Quote:
Originally Posted by whosnext
Edit to add: wait a minute, there is another way to have quads over quads in PLO, isn't there (board could be a "full house")??
You're right, that would use two hole cards if the player had a kicker higher than the pair on board. The boat couldn't be XXXAA or AAAKK. The kicker can't tie the pair because the villain needs quads of that rank.
This is a tedious case to calculate because there are many (110?) different probabilities to add. The board is xxxrr (where r is a rank from 1 to 12) and there is a different probability for each r and for x>r vs x<r.

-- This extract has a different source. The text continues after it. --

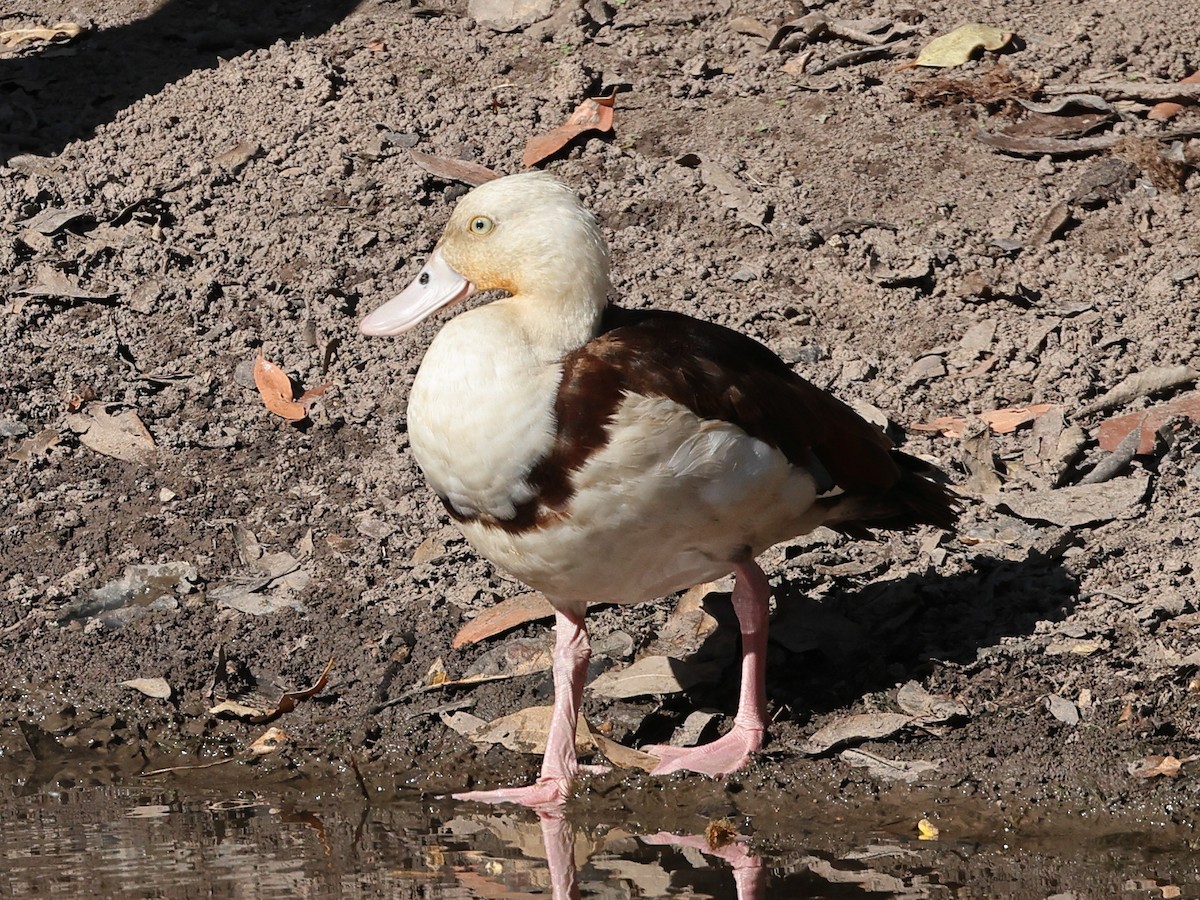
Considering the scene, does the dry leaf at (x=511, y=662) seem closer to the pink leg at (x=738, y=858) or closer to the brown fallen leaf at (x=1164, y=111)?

The player with quad x's needs a playable kicker. The # of playable kickers (k) varies with r and r's relation to x.
If x<r then k=4(13-r) else k=4(12-r)
The # of valid ways to group the cards (p) depends on the # of playable kickers dealt (j).

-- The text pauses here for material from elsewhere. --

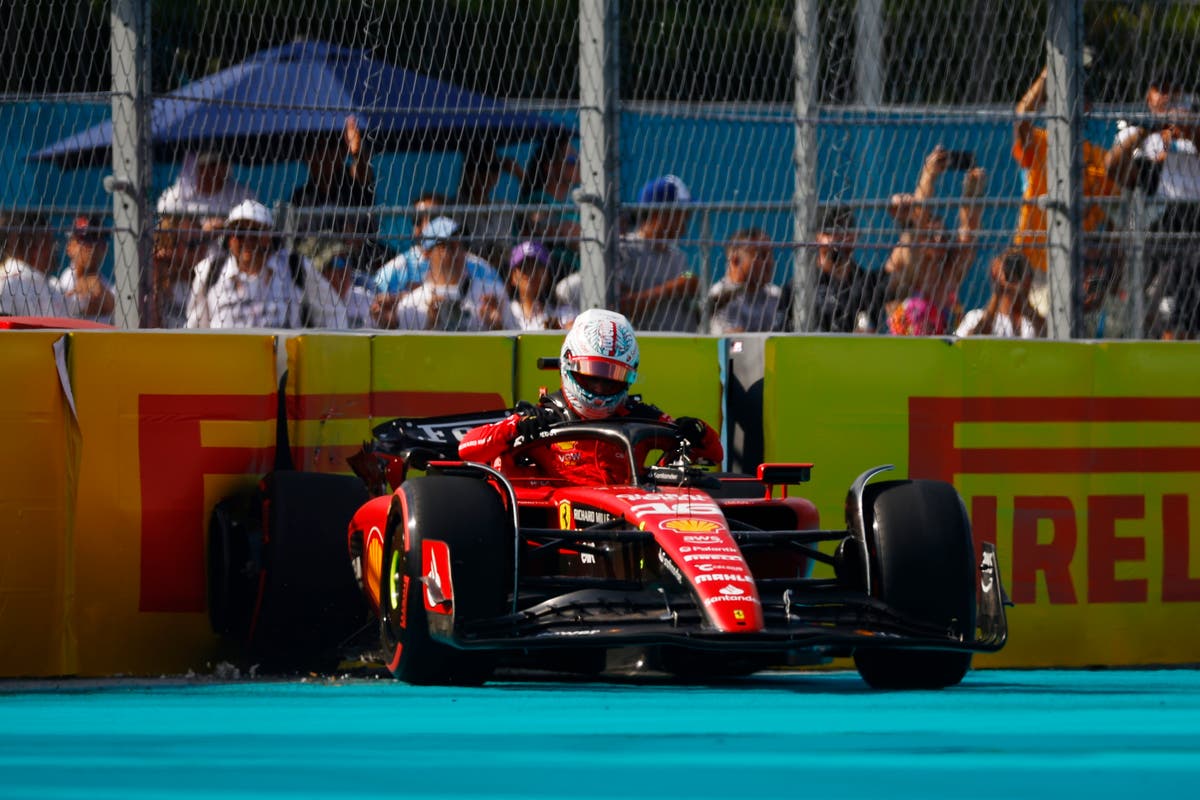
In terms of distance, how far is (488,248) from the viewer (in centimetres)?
934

P(quads>quads | xxxrr) = sum of 15 * C(k,j) * C(52-k, 5-j) * (p/35) / C(47,8) from j=1 to 5
j=1 → p = 6
j=2 → p = 9
j>2 → p = 10
P(board xxxrr such that x>r) = 24(13-r) / C(52,5)
P(board xxxrr such that x<r) = 24(r-1) / C(52,5)
For r=12 we only consider x<r.
I'll compute it another time.
Last edited by heehaww; 07-24-2019 at 10:46 AM.